Elisa, Lute y Nieves eligieron la primera fila, porque estaban muy
ágiles y dispuestas a sentarse en el suelo. Flanqueando el grupo se colocaron
los mocitos: Juanito Villamor, el hijo de Anselmo el
tabernero, se puso a la derecha, luciendo bombachos junto a Ángeles, la fiel sirvienta de sus
padres, mientras Quinito, hijo de Melchor «el sacristán», se asomaba sonriente
por la izquierda. Detrás de Sarito, animosa y bien plantada sobre sus muletas,
vemos a Mª Jesús Peña, que inclina la cabeza hacia su amiga Pili, tapando casi
a la esposa de don Saturio, el maestro. Aunque este
no habría estado en la ermita, pues rosarios y novenas se consideraban más bien
cosa de las mujeres, tal vez sí hubiera estado don Manuel, el que fue
secretario durante tantos años, al que vemos en el centro de la foto con su
rostro enjuto y su pelo cano brillando al sol.
Estrelli, con algo blanco en la mano que apoya sobre el hombro
de Pili, algo parecido al papel de una carta a medio doblar, parece comentarle
algo a la madre de Jose Mari, el telegrafista, que
también sostiene algo parecido a un papel blanco bajo sus manos cruzadas, al
igual que Lute, sentada delante. ¿Acaso el
llamamiento para posar interrumpió algo que iban a comentar entre ellas las
tres mujeres? ¿Alguna carta importante, tal vez?
Delante de
don Manuel, la anciana señora Vicenta, madre del cartero y de todos los
hermanos Peña, se apoya en su nuera Laura, que a su vez posa junto a su madre,
doña Anastasia, a la que todos llamábamos la secretaria, porque era la esposa
de don Manuel. Madre e hija tienen detrás a don Agapito, el párroco. La hermana
de este, la bondadosa Irene, está detrás de las dos niñas vestidas de blanco,
que son Carmina Peña, hija del cartero Chenchu, y
otra Carmina, hija de Mariano. Para que la familia de los secretarios estuviera
más ampliamente representada, Isi (Isidoro) asomó
discreto, de perfil, entre su madre e Irene.

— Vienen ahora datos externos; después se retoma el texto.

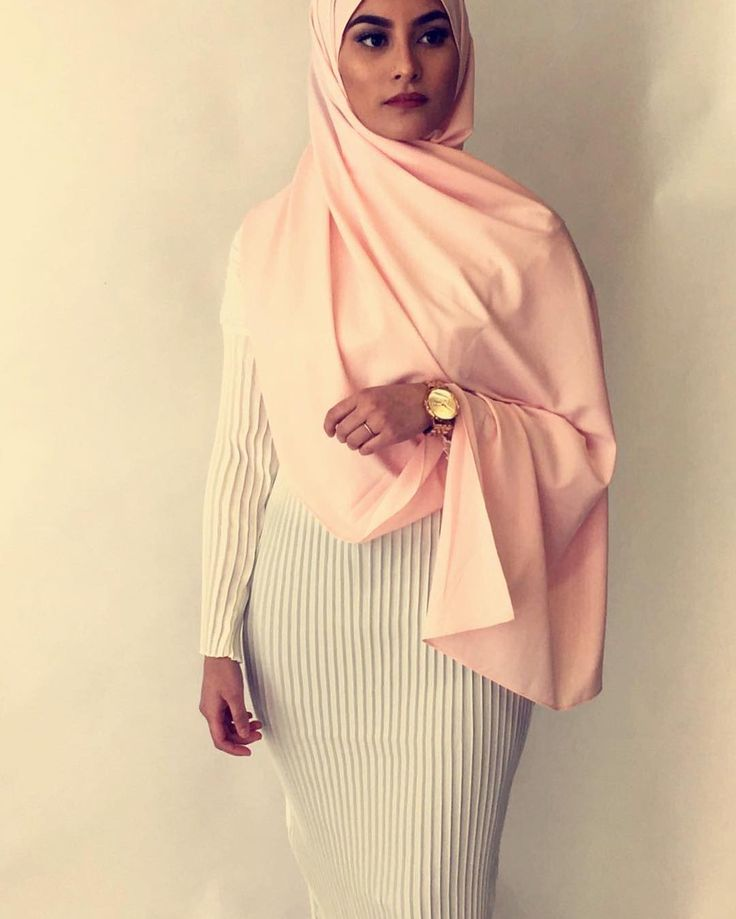 "11.9k Likes, 38 Comments - Hijab Fashion (@hijabfashion) on Instagram: ""Checkout @ambreenista in this beautiful beige scarf by @modest_now #hijabfashion"""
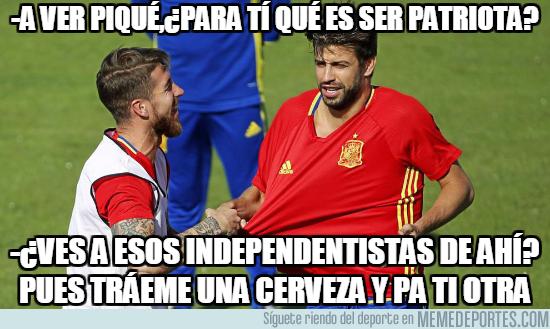 1001372 - Ramos y Piqué teniendo una charla sobre el significado de ser patriota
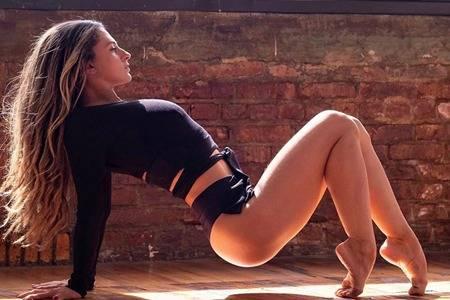 女人为什么一定要练瑜伽 长期练习瑜伽对女性有什么好处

La pareja mayor de la izquierda
son mis abuelos, Valentín y Juana.
Quien
escribe estas líneas era entonces, hace más de medio siglo, la niña que mira un
poco enfurruñada a la cámara, mientras doña Anastasia la agarra por el hombro y
Elisa le sujeta la pierna. Hay que decir que, en una soleada tarde de
primavera, cualquier criatura tendría en Quecedo ganas de escapar al campo, y
también que se podían hacer muchas cosas más apetecibles que posar para una
foto, después de haber asistido obediente a los largos rezos en la ermita. Lo
que yo no sabía entonces era que, muchos años más tarde, me emocionaría ver en
esa fotografía a tantas personas queridas y añoradas que en mi infancia
formaron parte del mapa humano de Quecedo, de aquel pueblo tan lleno de vida.
Muchísimas
gracias a mi querida Pilar Peña García por haber
guardado, y transmitido con mucha información, este valioso testimonio gráfico.

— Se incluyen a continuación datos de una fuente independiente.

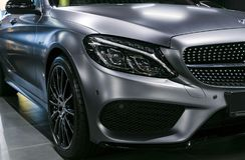 Främre sikt av en Mercedes Benz C 43 AMG 4Matic V8 Bi-turboladdare 2018 Bilyttersidadetaljer Royaltyfri Fotografi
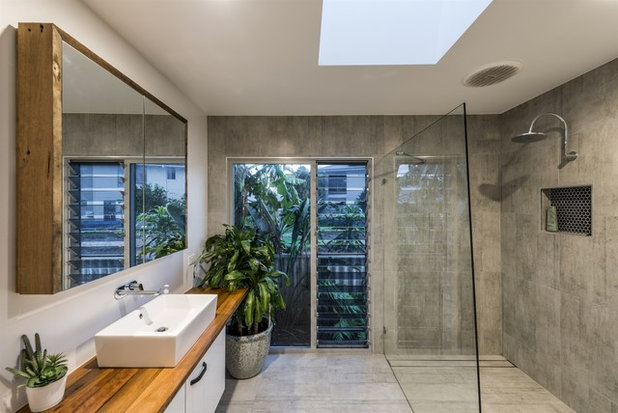 Contemporary Bathroom by Davey Constructions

Aunque aquí vemos apenas la décima parte de los muchos habitantes que tenía
Quecedo en aquellos tiempos, estos seres entrañables bastan para dar vida a las
viejas piedras. Estoy oyendo ahora la alegre campana de la ermita, las señoras
con mantilla están saliendo al sol de la tarde, siguen ahí todos: de una foto
no se va nadie.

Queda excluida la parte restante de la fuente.